**EXERCISE TEXT**
# # # # #
With Ward, we can aggregate these 77 communities into 5 clusters. During the merging process, the variance of the clusters is minimized.

We first define the variable that will be used to measure the variance of clusters. The variable is the number of Airbnb spots in each community in this case.

[5]:
attrs_name = ["num_spots"]

Next, we specify a number of other parameters that will serve as input to the Ward model.

A spatial weights object describes the spatial connectivity of the spatial objects:

[6]:
w = libpysal.weights.Queen.from_dataframe(chicago, use_index=False)

The number of clusters that we would like to group these counties into:

[7]:
n_clusters = 5

There are also some optional parameters about clustering in (sklearn.cluster.AgglomerativeClustering). They can be added in the Ward function as a dictionary. In this example, we only use the default settings, you can define them as needed.

The model can then be solved:

[8]:
model = WardSpatial(chicago, w, attrs_name, n_clusters)
model.solve()
[9]:
chicago["ward_new"] = model.labels_
[10]:
chicago["number"] = 1
chicago[["ward_new", "number"]].groupby(by="ward_new").count()
[10]:
number
ward_new
0 3
1 2
2 3
3 62
4 7
[11]:
chicago.plot(
    figsize=(7, 14), column="ward_new", categorical=True, edgecolor="w"
).axis("off");
../_images/notebooks_ward_19_0.png

The model solution results in five clusters, two of which have three communities, one with two, one with seven, and one with sixty-two communities.
# # # # #
[Entries taken from a collection]
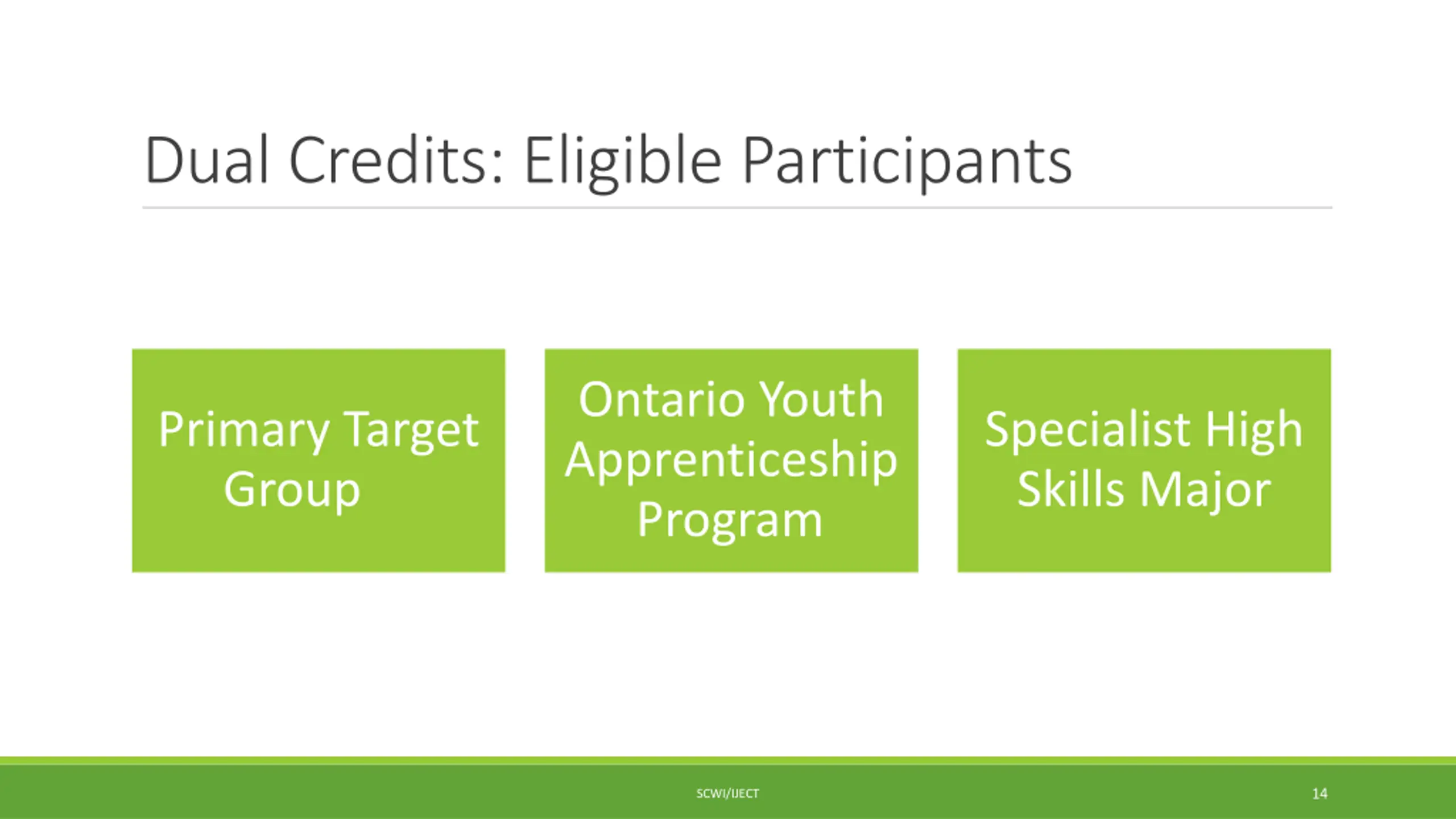 Dual Credits: Eligible Participants

Primary Target Group

Ontario Youth Apprenticeship Program

Specialist High Skills Major

SCWI/IJECT

14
# # # # #
**PROBLEMS TO WORK ON**
1 > Give every argument that the Ward clustering text passes to WardSpatial when it creates the model.
2 > According to the Ward clustering text, which variable measures the variance of the clusters?

**ANSWERS BY TASK**
1 > chicago, w, attrs_name, n_clusters

2 > The number of Airbnb spots in each community.